Assignment: Copy only those lines which run from the line containing "1104 South Chester" to the end of the entries below, both inclusive, exactly as written and with no pictures.

◆ ◆ ◆ ◆ ◆ ◆ ◆

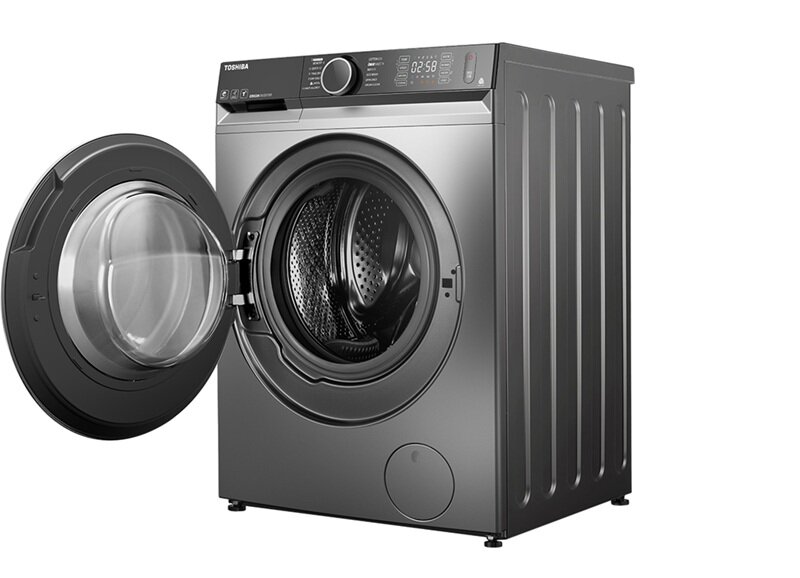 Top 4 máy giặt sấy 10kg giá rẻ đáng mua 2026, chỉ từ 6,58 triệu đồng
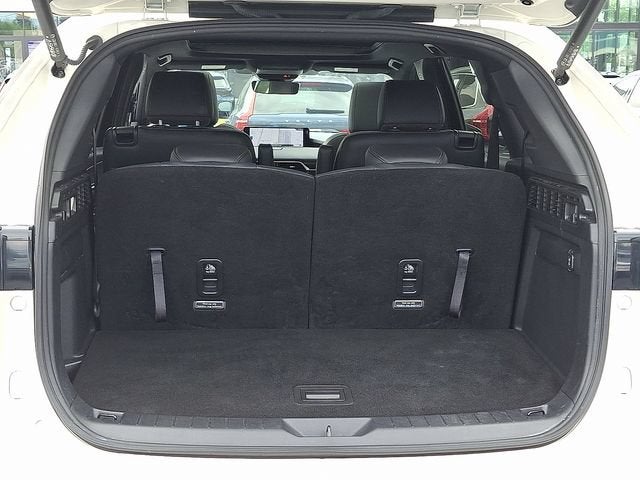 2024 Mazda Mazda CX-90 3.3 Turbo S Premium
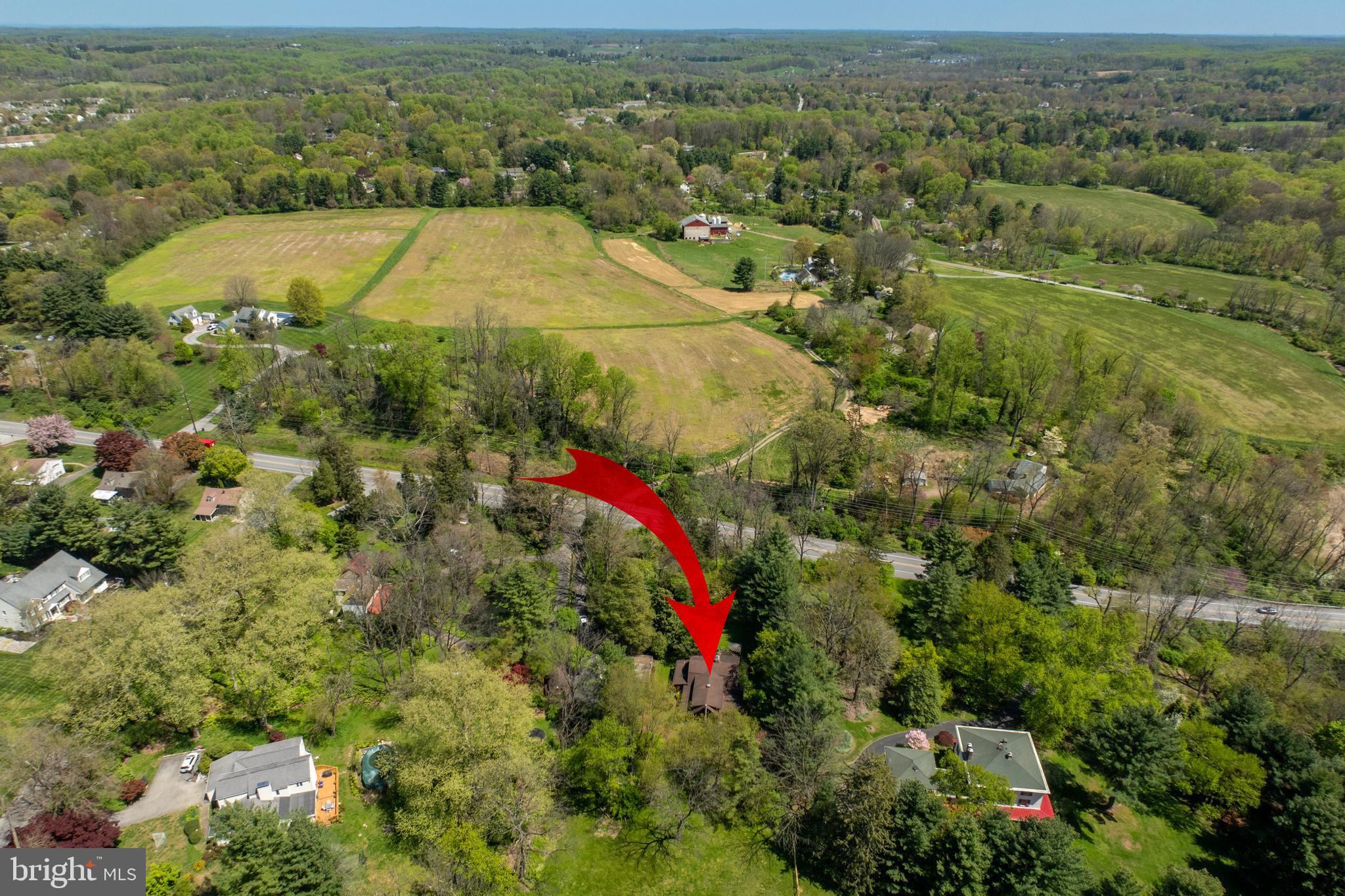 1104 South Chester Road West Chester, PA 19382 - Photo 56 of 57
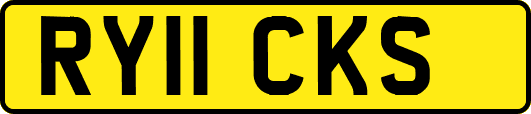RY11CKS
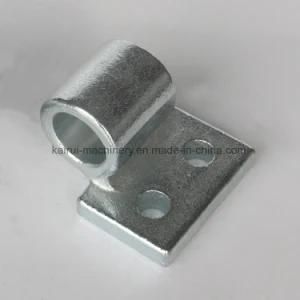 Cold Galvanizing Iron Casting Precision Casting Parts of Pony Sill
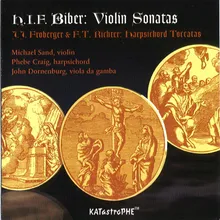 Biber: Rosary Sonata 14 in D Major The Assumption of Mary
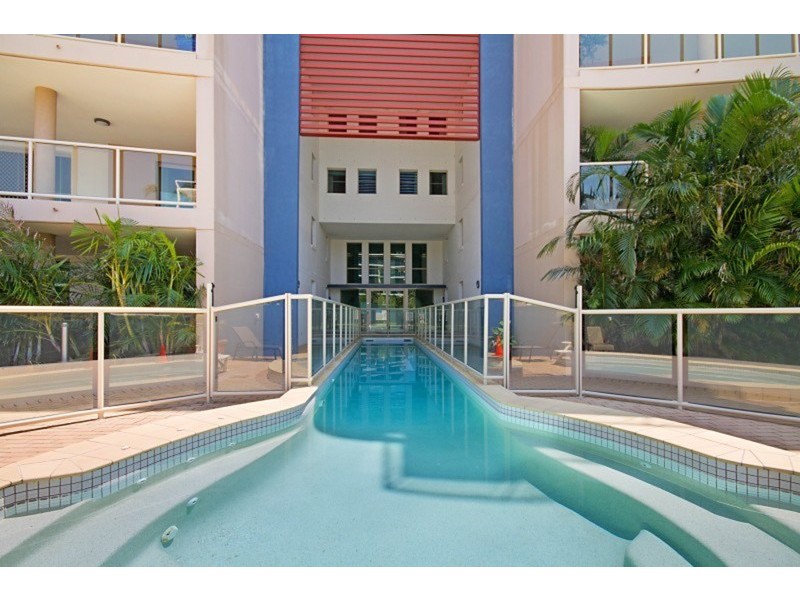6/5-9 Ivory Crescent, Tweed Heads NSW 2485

◆ ◆ ◆ ◆ ◆ ◆ ◆

Written response:
 1104 South Chester Road West Chester, PA 19382 - Photo 56 of 57
RY11CKS
 Cold Galvanizing Iron Casting Precision Casting Parts of Pony Sill
 Biber: Rosary Sonata 14 in D Major The Assumption of Mary
6/5-9 Ivory Crescent, Tweed Heads NSW 2485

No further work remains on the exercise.